===== Provided data

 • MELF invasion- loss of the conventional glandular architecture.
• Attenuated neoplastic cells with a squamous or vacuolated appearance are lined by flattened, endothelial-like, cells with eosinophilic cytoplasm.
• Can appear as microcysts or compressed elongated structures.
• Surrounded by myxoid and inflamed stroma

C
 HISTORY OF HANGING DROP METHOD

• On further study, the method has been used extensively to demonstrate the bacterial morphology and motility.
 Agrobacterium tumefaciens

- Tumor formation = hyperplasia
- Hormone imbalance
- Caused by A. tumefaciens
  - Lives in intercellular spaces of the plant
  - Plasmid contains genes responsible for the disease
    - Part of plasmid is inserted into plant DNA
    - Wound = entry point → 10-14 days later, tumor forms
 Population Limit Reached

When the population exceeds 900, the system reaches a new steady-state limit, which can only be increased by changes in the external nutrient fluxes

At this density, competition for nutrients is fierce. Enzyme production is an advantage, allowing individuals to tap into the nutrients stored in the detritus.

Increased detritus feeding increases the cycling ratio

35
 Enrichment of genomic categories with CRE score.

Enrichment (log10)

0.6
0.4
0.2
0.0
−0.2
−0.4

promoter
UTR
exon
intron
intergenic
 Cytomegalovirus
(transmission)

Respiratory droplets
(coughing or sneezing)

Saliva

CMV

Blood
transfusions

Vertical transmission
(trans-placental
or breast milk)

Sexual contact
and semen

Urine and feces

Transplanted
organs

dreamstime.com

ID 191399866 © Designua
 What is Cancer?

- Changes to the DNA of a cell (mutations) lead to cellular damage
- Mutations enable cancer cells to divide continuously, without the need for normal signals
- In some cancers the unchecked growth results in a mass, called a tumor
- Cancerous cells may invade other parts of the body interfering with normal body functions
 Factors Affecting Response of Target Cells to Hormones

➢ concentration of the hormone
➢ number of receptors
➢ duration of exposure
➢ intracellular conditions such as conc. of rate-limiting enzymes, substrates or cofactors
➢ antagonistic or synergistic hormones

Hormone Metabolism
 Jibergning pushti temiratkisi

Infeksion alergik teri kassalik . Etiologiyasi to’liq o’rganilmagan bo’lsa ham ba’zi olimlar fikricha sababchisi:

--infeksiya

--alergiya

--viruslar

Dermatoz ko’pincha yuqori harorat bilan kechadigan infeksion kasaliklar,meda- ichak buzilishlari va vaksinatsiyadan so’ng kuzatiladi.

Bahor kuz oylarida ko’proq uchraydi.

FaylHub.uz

==========

» **Exercise details**
Copy the records. Each line should match exactly.

» **Exercise response**
 • MELF invasion- loss of the conventional glandular architecture.
• Attenuated neoplastic cells with a squamous or vacuolated appearance are lined by flattened, endothelial-like, cells with eosinophilic cytoplasm.
• Can appear as microcysts or compressed elongated structures.
• Surrounded by myxoid and inflamed stroma

C
 HISTORY OF HANGING DROP METHOD

• On further study, the method has been used extensively to demonstrate the bacterial morphology and motility.
 Agrobacterium tumefaciens

- Tumor formation = hyperplasia
- Hormone imbalance
- Caused by A. tumefaciens
  - Lives in intercellular spaces of the plant
  - Plasmid contains genes responsible for the disease
    - Part of plasmid is inserted into plant DNA
    - Wound = entry point → 10-14 days later, tumor forms
 Population Limit Reached

When the population exceeds 900, the system reaches a new steady-state limit, which can only be increased by changes in the external nutrient fluxes

At this density, competition for nutrients is fierce. Enzyme production is an advantage, allowing individuals to tap into the nutrients stored in the detritus.

Increased detritus feeding increases the cycling ratio

35
 Enrichment of genomic categories with CRE score.

Enrichment (log10)

0.6
0.4
0.2
0.0
−0.2
−0.4

promoter
UTR
exon
intron
intergenic
 Cytomegalovirus
(transmission)

Respiratory droplets
(coughing or sneezing)

Saliva

CMV

Blood
transfusions

Vertical transmission
(trans-placental
or breast milk)

Sexual contact
and semen

Urine and feces

Transplanted
organs

dreamstime.com

ID 191399866 © Designua
 What is Cancer?

- Changes to the DNA of a cell (mutations) lead to cellular damage
- Mutations enable cancer cells to divide continuously, without the need for normal signals
- In some cancers the unchecked growth results in a mass, called a tumor
- Cancerous cells may invade other parts of the body interfering with normal body functions
 Factors Affecting Response of Target Cells to Hormones

➢ concentration of the hormone
➢ number of receptors
➢ duration of exposure
➢ intracellular conditions such as conc. of rate-limiting enzymes, substrates or cofactors
➢ antagonistic or synergistic hormones

Hormone Metabolism
 Jibergning pushti temiratkisi

Infeksion alergik teri kassalik . Etiologiyasi to’liq o’rganilmagan bo’lsa ham ba’zi olimlar fikricha sababchisi:

--infeksiya

--alergiya

--viruslar

Dermatoz ko’pincha yuqori harorat bilan kechadigan infeksion kasaliklar,meda- ichak buzilishlari va vaksinatsiyadan so’ng kuzatiladi.

Bahor kuz oylarida ko’proq uchraydi.

FaylHub.uz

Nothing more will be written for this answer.